Markaların sosyal medya çalışmalarındaki aşamaların da koronavirüs döneminde değiştiğini belirten Pamuk, uzun ve kısa dönemli KPI’ların yeniden değerlendirilmesi gerektiğinin altını çizdi ve ekledi: “Bugüne kadar en önemli anahtar performans göstergesi (KPI) satıştı, ancak bunun yerini etkileşim aldı. Markaların reklam çalışması yaparken ilk önceliklerinin marka imajı olması gerektiğini düşünüyoruz, ayrıca kesintisiz reklamlar için yerel kararlara, bölgesel beklentilere ve yaşadığımız dönemdeki sağlık gereksinimlerine göre metinlerinin ya da görsellerinin değişmesi de önem taşıyor. Bunun sonrasında ise A/B testleri ile yeni reklamlar denenerek, başarılı olmaları durumunda büyük bütçelere geçiş yapılabilir.”
Dijital çalışmalarda müşteri veri tabanları ve bunların yönetim araçları kadar, içerik yayılımı, veri toplama, analiz etme ve değerlendirme yazılımları da çok kanallı bir yapı kurabilme açısından önem taşıyor. Ölçülemeyen hiç bir şeyin fikir vermediğinin altını çizen Pamuk, çok kanallı (omni-channel) yapıların başarısının altında, bir müşterinin tüm temas noktalarını tespit edebilmeyi ve buradan veri oluşturup anlamlandırma yattığını belirtiyor.
Veriye dayanan dijital pazarlama ve ölçüm araçları, sektör değişkenlerinin belirlenmesini de sağlıyor.
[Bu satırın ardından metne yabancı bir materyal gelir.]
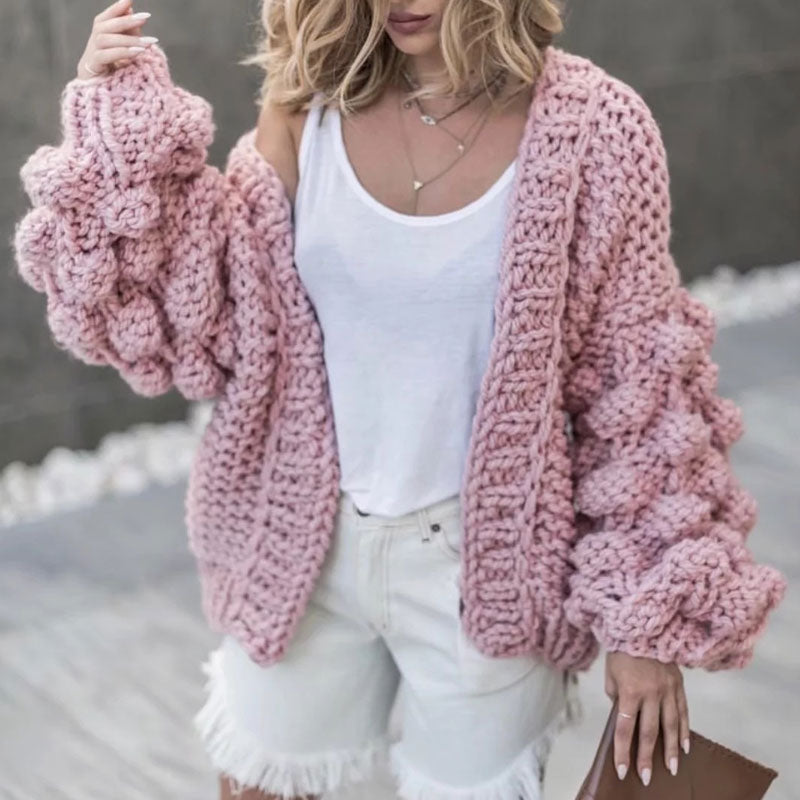 Pom Pom Trimmed Balloon Sleeve Open Front Knit Cardigan - Pink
Her marka, sunduğu hizmet ve olanaklarla farklılaşırken, bir marka için geçerli olan diğeri için olmayabiliyor. Dijital araçlar, verileri bilgiye dönüştürme imkanı vererek, aradaki farkı, yani “marka değişkenini” ortaya çıkartıyor. Bu da, pazarlama stratejisinin şekillenmesi, reklam yatırımlarının hesaplanması gibi noktalarda kolaylık sağlıyor.
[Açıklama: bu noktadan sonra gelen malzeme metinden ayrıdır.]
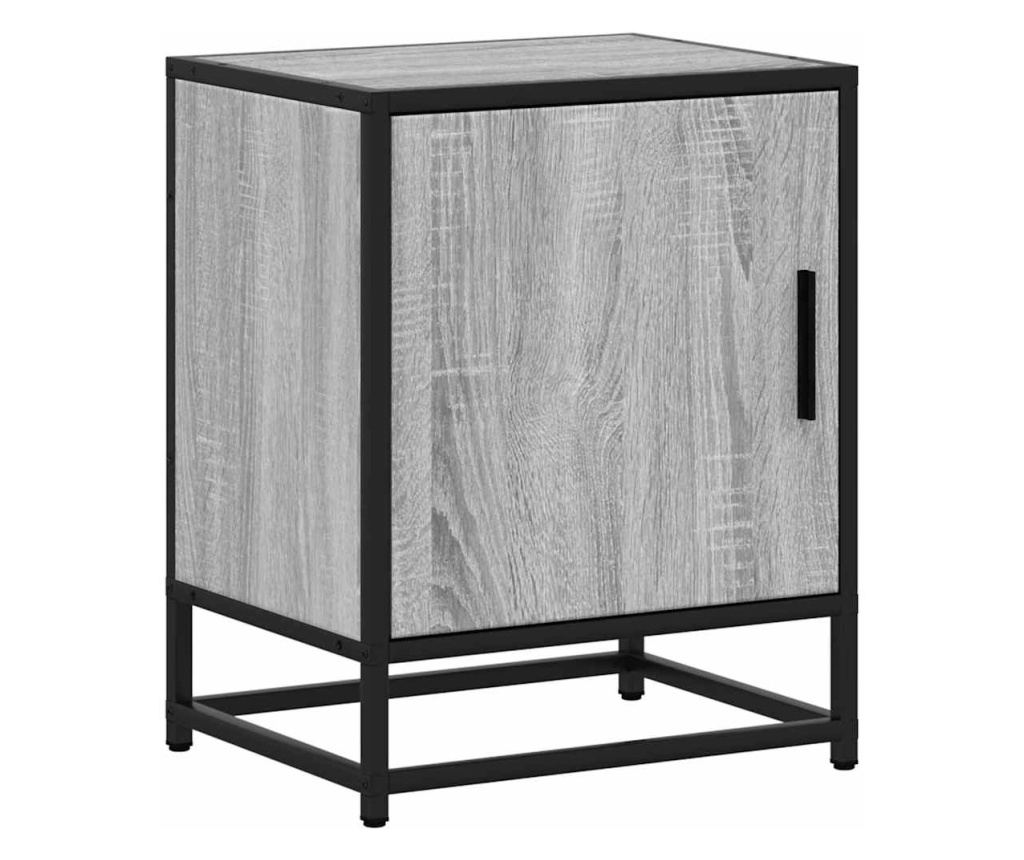 2 komada Noćni Ormarić Sonoma Siva 40x31x50 cm Obrađeno Drvo i Metal - 6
Pamuk, bu alanda yeni eğilimin çağrıları da takip etmeyi sağlayan “Call tracking” olduğuna işaret ediyor. Uluslararası markaların her ülke için farklı numaralar atayarak, buradan gelen verileri toplayabiliyor. Daha sonra bu verilerden her çağrının satışa dönüş için doğru bir kanal olup olmadığı, hangi kanalın başarılı olacağı içgörüleri elde edilebiliyor. Tıpkı web analitiğinde olduğu gibi, çağrı analitiği de satış dönüşümünü artıracak ipuçlarını markalara veriyor.